Task
Answer these questions about the Freakonomics write-up below:
(a) Which publisher and year are listed for the book?
(b) What does it call the economist's favorite tool for modifying behavior?
(c) According to the fifth-grader, what did her teacher write on the blackboard?

--- START OF Text segment ---

Everything2
Near Matches
Ignore Exact
Full Text
Everything2

Freakonomics

created by Two Sheds

(thing) by Excalibur (37.2 min) (print)   ?   (I like it!) 4 C!s Wed Aug 31 2005 at 5:43:58

Freakonomics

A Rogue Economist Explores the Hidden Side of Everything
            Steven D. Levitt and Stephen J. Dubner
            William Morrow, 2005


What do schoolteachers and sumo wrestlers have in common? Well, it has to do with incentives, a central concept in economics. The incentive is the economist's favorite tool for modifying behavior. Create the right incentives, and suddenly it's in a person's best interests to engage in the right behavior. But every incentive has a dark side — alongside good behavior, they also motivate cheating. In chapter one of Freakonomics, Steven Levitt explores mechanisms to discover cheaters. See, No Child Left Behind and programs implemented in some states and school districts have led many, many teachers to cheat in many different ways on standardized tests. In one particularly egregious example, a fifth-grader went home and told her mother how nice the teacher was to write the answers to the test questions on the blackboard.

--- END OF Text segment ---
--- START OF Dataset rows ---

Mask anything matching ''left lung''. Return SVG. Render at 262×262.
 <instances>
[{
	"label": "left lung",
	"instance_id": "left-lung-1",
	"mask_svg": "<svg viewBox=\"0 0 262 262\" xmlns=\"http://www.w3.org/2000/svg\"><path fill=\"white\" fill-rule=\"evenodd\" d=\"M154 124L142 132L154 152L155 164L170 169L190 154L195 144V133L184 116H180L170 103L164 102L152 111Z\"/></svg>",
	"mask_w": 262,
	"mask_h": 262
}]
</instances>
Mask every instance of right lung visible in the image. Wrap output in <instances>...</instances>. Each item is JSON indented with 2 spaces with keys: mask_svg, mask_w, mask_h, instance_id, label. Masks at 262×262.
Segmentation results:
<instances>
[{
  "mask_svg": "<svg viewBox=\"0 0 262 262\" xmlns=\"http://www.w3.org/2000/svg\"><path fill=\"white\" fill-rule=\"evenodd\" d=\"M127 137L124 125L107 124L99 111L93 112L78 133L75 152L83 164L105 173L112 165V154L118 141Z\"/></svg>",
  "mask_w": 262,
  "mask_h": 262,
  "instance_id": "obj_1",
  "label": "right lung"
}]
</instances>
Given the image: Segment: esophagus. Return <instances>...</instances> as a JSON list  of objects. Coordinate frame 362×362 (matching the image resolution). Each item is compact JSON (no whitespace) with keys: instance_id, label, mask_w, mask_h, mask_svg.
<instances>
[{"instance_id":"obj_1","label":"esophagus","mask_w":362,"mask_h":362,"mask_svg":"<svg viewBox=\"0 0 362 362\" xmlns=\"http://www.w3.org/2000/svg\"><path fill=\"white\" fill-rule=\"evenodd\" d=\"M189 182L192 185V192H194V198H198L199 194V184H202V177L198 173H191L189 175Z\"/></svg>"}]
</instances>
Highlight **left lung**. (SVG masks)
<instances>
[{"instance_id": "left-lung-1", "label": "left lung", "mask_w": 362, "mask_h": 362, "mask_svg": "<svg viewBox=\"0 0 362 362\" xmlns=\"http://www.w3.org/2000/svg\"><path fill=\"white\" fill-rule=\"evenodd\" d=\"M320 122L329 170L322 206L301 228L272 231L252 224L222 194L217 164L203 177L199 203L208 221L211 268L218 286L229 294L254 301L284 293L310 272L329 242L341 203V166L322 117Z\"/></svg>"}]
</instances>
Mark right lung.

--- END OF Dataset rows ---

Result below
(a) William Morrow, 2005
(b) The incentive
(c) The answers to the test questions